Transforming human behavior into executable robot actions requires a system that enables direct learning from human-centric data. To achieve this, we introduce a set of components spanning representation alignment, whole-body control, execution compensation, and hierarchical inference, which together make it possible to train and deploy robot policies using human-centric data end-to-end.
- Cross-Embodiment Data Pipeline. Human-centric data and robot action spaces differ significantly in kinematics, dynamics, and embodiment structure. We introduce a Cross-Embodiment Data Pipeline that converts large-scale human demonstrations into robot-executable action representations across diverse embodiments, effectively transferring human dexterity into robotic behavior.
- Whole-Body Action Foundation Model. Humanoid mobile manipulation requires coordinated control of locomotion and manipulation under full-body constraints. We learn a whole-body motion control foundation model from tens of thousands of hours of motion capture data, providing a unified low-level execution interface for tracking diverse motions while maintaining balance and physical feasibility. Unlike teleoperation-based low-level controllers, which primarily emphasize spatial coverage, human-centric data-driven models require highly accurate low-level execution. To address this, we train a whole-body motion control model that achieves sub-3 cm end-effector tracking accuracy while maintaining global motion coherence and physical feasibility.
- Real-World Execution Compensation Model. A key challenge in real-world deployment is the sim-to-real gap, which makes controllers trained purely in simulation insufficient for reliable physical execution. To address this, we introduce a lightweight compensation model trained on a small amount of real robot deployment data. The model corrects tracking errors, dynamics mismatch, and embodiment-specific deviations, enabling robust real-world execution. On the Unitree G1 platform, where the arm precision is relatively limited, it achieves sub-1 cm manipulation accuracy.
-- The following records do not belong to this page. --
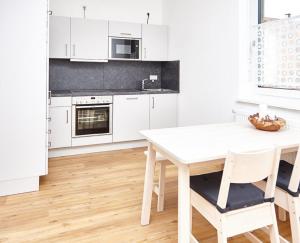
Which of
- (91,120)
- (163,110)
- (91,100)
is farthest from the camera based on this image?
(163,110)

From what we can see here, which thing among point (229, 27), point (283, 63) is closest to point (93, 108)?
point (229, 27)

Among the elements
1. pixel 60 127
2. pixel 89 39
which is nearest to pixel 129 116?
pixel 60 127

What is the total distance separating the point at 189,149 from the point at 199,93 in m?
2.46

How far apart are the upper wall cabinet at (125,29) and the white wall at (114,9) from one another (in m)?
0.38

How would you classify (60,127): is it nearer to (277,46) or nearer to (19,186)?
(19,186)

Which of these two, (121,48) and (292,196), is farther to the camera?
(121,48)

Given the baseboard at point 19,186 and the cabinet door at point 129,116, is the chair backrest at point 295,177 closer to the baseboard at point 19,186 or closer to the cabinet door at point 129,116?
the baseboard at point 19,186

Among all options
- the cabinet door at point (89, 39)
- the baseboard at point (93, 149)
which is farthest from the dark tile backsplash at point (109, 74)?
the baseboard at point (93, 149)

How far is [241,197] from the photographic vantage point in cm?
162

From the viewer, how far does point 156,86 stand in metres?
5.20

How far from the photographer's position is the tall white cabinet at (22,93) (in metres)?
2.59

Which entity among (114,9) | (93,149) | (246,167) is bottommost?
(93,149)

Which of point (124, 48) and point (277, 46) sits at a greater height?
point (124, 48)

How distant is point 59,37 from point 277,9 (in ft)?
9.67
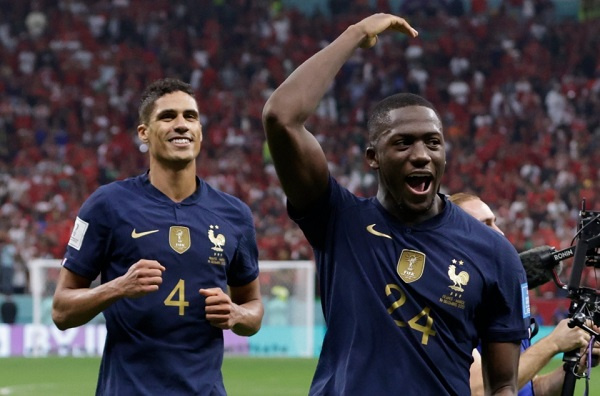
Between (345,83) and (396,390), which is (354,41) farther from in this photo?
(345,83)

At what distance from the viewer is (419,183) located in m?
3.28

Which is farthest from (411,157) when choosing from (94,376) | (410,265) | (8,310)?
(8,310)

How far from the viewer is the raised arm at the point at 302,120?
10.4ft

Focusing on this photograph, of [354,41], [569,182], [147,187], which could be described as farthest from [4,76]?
[354,41]

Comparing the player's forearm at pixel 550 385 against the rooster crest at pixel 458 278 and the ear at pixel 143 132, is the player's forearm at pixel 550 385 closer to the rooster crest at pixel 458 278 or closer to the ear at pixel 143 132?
the rooster crest at pixel 458 278

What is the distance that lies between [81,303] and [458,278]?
2.09 meters

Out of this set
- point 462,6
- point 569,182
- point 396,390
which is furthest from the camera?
point 462,6

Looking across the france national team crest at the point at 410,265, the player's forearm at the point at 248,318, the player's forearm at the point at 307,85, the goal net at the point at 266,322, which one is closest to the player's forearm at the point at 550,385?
the player's forearm at the point at 248,318

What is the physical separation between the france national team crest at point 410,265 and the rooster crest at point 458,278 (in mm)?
84

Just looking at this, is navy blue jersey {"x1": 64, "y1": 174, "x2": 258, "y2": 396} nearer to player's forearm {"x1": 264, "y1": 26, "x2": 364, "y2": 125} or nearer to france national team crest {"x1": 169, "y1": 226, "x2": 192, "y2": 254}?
france national team crest {"x1": 169, "y1": 226, "x2": 192, "y2": 254}

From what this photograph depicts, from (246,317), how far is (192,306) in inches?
11.0

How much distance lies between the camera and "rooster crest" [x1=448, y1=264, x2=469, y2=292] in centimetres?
330

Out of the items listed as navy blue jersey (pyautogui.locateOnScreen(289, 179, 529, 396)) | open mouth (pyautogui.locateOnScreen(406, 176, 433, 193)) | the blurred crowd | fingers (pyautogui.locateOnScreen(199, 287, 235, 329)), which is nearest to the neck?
fingers (pyautogui.locateOnScreen(199, 287, 235, 329))

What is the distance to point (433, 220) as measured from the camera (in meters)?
3.40
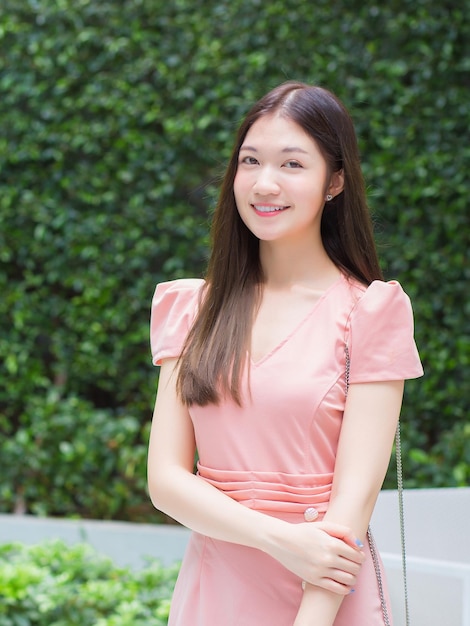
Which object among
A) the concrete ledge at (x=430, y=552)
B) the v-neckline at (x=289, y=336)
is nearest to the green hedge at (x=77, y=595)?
the concrete ledge at (x=430, y=552)

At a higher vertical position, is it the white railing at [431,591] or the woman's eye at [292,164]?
the woman's eye at [292,164]

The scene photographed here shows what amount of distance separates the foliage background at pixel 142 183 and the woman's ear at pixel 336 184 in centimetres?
231

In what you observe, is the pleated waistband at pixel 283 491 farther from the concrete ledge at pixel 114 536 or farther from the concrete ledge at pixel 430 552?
the concrete ledge at pixel 114 536

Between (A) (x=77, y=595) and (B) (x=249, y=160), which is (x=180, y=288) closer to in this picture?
(B) (x=249, y=160)

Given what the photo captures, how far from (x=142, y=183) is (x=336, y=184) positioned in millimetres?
2771

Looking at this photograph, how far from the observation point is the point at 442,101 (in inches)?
144

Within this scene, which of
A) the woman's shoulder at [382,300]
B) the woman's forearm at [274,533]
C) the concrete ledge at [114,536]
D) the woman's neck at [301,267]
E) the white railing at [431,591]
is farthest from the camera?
the concrete ledge at [114,536]

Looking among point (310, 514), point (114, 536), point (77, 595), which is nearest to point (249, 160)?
point (310, 514)

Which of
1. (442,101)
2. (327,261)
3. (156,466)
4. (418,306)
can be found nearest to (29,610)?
(156,466)

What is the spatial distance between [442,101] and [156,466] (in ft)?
8.93

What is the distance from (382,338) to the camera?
132 cm

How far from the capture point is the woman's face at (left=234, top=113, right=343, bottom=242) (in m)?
1.37

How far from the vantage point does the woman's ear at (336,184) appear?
56.2 inches

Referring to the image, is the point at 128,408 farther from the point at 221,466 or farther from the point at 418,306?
the point at 221,466
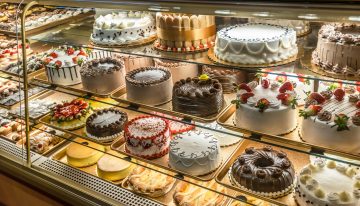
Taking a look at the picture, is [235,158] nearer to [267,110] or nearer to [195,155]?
[195,155]

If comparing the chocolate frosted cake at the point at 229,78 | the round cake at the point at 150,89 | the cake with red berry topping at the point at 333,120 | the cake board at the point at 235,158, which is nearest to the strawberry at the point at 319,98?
the cake with red berry topping at the point at 333,120

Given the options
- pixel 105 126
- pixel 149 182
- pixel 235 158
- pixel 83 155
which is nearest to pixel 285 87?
pixel 235 158

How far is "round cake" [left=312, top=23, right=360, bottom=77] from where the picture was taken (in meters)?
2.27

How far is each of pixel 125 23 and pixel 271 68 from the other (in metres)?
1.35

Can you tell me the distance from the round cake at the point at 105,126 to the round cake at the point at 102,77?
0.84 feet

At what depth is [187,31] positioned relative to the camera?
291cm

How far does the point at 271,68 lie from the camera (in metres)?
2.50

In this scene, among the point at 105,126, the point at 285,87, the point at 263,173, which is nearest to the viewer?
the point at 263,173

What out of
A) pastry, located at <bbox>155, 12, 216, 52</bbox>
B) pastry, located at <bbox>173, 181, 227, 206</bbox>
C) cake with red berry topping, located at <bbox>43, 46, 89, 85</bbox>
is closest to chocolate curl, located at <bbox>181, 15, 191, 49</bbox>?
pastry, located at <bbox>155, 12, 216, 52</bbox>

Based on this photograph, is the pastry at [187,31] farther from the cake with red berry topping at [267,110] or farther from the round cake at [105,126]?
the round cake at [105,126]

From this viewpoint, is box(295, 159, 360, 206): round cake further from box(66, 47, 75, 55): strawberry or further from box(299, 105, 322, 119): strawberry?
box(66, 47, 75, 55): strawberry

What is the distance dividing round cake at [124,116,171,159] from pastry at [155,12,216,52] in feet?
2.24

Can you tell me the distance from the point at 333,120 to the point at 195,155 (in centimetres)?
99

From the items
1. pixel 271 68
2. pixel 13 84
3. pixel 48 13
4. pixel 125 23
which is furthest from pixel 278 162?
pixel 13 84
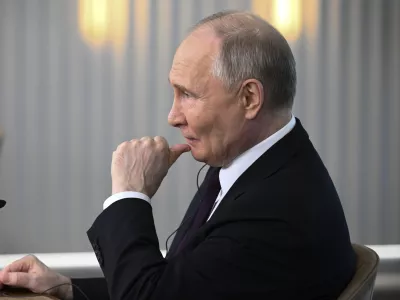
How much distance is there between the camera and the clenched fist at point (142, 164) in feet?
4.59

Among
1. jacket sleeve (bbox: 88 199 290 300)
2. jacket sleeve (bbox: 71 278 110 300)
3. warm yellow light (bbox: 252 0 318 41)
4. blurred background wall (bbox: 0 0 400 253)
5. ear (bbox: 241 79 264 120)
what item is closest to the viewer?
jacket sleeve (bbox: 88 199 290 300)

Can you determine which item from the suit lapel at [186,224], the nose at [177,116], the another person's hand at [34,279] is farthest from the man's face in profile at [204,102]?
the another person's hand at [34,279]

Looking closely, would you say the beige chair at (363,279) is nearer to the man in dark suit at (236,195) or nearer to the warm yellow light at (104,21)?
the man in dark suit at (236,195)

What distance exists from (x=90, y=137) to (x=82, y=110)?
4.1 inches

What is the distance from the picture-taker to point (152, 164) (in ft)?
4.75

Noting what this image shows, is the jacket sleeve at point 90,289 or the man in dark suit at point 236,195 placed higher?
the man in dark suit at point 236,195

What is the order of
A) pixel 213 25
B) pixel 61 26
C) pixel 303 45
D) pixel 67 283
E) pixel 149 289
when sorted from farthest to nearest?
1. pixel 303 45
2. pixel 61 26
3. pixel 67 283
4. pixel 213 25
5. pixel 149 289

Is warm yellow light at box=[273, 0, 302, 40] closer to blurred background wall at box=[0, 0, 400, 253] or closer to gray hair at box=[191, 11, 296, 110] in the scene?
blurred background wall at box=[0, 0, 400, 253]

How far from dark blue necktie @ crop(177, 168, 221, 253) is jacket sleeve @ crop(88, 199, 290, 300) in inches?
8.0

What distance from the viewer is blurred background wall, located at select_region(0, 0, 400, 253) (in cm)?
257

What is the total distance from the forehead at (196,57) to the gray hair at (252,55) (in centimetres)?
1

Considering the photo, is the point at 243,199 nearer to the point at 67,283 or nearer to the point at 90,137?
the point at 67,283

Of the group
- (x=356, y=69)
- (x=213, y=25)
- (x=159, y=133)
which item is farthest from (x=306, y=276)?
(x=356, y=69)

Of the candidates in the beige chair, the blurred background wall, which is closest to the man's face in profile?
the beige chair
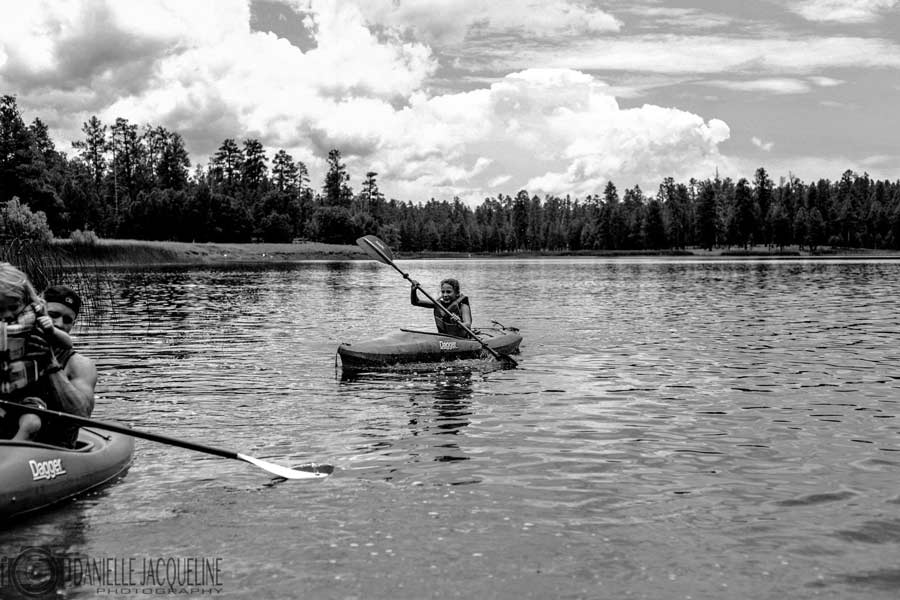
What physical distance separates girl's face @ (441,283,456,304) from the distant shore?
29.8 ft

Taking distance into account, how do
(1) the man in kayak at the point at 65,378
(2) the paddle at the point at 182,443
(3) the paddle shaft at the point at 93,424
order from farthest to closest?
(1) the man in kayak at the point at 65,378 → (2) the paddle at the point at 182,443 → (3) the paddle shaft at the point at 93,424

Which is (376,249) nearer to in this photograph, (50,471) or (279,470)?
(279,470)

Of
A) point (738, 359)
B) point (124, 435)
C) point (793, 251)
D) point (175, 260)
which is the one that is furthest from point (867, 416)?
point (793, 251)

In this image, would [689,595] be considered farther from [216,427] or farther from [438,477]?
[216,427]

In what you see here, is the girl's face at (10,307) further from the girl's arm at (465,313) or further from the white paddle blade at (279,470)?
the girl's arm at (465,313)

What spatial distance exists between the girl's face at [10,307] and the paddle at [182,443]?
31.8 inches

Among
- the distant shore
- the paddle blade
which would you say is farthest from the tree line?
the paddle blade

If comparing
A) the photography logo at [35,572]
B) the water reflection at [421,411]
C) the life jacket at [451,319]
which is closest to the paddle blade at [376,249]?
the life jacket at [451,319]

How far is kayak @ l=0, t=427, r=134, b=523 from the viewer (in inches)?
279

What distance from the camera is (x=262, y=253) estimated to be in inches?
4252

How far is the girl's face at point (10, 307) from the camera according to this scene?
23.3 feet

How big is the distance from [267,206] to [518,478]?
5080 inches

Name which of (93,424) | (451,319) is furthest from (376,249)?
(93,424)

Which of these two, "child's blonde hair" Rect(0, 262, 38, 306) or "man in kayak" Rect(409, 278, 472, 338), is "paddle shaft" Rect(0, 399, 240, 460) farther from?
"man in kayak" Rect(409, 278, 472, 338)
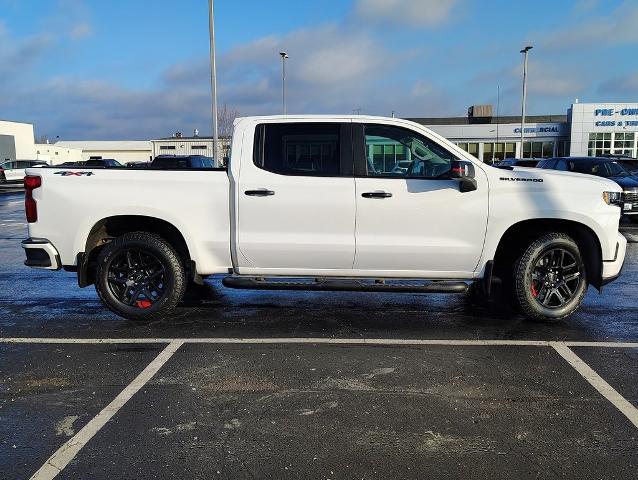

- Hierarchical Coordination Reasoning. Robot execution suffers from perception and control latency at the low level, while human-centric data is inherently delay-free. This creates a fundamental mismatch: policies trained purely by imitating human demonstrations cannot account for real-world execution delays. To address this, we introduce a hierarchical coordination reasoning framework that enables cross-level interaction between high-level inference and low-level control. Instead of directly imitating human-centric data, the high-level policy reasons over real-time low-level feedback and adaptively decides when and how to invoke low-level skills, ensuring consistent execution under latency-constrained physical systems.
Together, these components define a system that maps human-centric demonstrations to executable robot behavior. The framework enables learning from human data without relying on robot-specific teleoperation datasets and supports deployment across heterogeneous robot embodiments.
What Comes Next
This demo represents an early stage of our system. We are scaling human-centric data, improving model capability, and extending deployment to additional robot embodiments, including mobile dual-arm robots and other platforms that combine mobility and manipulation.
As the model improves, we expect faster and more reliable execution, stronger performance on long-horizon tasks, and broader deployment across logistics, industrial, and commercial environments. Our goal is not to build a separate intelligence for every robot, but a shared intelligence that can operate across heterogeneous robot bodies.